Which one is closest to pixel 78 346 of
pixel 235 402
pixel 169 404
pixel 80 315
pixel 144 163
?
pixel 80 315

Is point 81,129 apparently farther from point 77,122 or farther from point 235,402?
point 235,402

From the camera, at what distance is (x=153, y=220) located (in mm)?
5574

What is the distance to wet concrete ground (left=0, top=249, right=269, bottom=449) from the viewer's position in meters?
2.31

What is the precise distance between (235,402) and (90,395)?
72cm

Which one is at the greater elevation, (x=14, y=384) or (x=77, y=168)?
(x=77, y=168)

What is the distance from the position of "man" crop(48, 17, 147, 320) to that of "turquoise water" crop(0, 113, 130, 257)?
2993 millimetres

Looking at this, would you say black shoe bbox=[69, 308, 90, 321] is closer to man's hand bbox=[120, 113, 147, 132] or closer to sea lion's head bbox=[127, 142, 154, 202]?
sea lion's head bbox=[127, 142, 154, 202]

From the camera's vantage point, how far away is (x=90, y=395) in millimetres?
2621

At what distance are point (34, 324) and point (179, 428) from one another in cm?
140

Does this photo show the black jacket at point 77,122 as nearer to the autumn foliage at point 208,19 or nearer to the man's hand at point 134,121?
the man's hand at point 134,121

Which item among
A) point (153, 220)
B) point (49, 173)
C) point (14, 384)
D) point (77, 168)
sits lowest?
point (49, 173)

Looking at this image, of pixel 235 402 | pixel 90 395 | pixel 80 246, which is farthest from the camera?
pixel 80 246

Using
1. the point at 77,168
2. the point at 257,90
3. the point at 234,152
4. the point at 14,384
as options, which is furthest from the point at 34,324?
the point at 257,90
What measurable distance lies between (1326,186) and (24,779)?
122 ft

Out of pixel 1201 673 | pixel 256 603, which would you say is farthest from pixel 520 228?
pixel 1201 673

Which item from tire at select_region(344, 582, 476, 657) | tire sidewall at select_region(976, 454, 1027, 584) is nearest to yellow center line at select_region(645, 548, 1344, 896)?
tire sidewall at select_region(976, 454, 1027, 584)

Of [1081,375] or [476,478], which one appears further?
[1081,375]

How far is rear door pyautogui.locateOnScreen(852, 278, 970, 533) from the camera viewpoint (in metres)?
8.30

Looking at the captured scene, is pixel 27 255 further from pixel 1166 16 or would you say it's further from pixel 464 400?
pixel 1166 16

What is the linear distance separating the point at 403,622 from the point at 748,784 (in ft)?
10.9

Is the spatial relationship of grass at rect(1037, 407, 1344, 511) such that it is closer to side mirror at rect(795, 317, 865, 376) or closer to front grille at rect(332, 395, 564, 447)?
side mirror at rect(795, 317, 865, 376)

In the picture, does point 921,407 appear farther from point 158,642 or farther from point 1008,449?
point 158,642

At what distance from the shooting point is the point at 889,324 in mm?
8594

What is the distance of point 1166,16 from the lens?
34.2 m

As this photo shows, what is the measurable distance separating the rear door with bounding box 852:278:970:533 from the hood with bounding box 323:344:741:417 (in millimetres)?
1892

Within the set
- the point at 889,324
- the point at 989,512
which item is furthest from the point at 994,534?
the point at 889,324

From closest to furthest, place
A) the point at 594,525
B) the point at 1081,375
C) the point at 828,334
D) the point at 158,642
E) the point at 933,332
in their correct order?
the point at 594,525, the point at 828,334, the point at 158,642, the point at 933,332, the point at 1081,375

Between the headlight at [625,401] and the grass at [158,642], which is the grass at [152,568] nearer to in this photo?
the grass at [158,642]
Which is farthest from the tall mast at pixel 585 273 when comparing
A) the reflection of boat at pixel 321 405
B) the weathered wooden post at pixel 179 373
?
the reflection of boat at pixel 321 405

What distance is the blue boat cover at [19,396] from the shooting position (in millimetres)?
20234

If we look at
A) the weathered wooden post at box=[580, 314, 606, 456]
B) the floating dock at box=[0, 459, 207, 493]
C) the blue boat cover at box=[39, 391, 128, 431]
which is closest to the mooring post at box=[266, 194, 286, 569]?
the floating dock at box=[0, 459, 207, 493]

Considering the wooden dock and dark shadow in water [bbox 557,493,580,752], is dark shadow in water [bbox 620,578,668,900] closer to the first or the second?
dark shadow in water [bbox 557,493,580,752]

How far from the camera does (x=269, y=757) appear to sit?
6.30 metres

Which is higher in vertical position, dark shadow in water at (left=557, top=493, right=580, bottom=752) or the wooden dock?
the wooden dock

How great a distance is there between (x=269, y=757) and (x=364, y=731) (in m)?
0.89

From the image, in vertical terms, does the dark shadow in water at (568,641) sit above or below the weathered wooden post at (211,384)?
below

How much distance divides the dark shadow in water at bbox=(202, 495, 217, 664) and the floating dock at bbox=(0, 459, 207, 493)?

########

- _Stated exercise_:
Starting at the beginning of the records and ending with the line that contains "2993 millimetres", reproduce every line in full. Add 68 to each number in the answers, whether coordinate or distance, and leave all other text unchanged.

- _Right answer_:
Which one is closest to pixel 78 346 of
pixel 235 402
pixel 169 404
pixel 80 315
pixel 144 163
?
pixel 148 383

Is point 81,129 apparently farther from point 77,122 or farther from point 235,402?
point 303,470

From the camera, at what distance is (x=153, y=220) located (in mm)?
5642

What is the distance to wet concrete ground (left=0, top=249, right=269, bottom=449) from the viewer's position in meters?
70.31

What is the precise distance between (235,402) and (90,395)?
140cm

Which one is at the greater elevation, (x=14, y=384) or (x=77, y=168)?
(x=145, y=236)

What is the distance from the position of "man" crop(48, 17, 147, 320) to that of "turquoise water" crop(0, 113, 130, 257)?
3061 millimetres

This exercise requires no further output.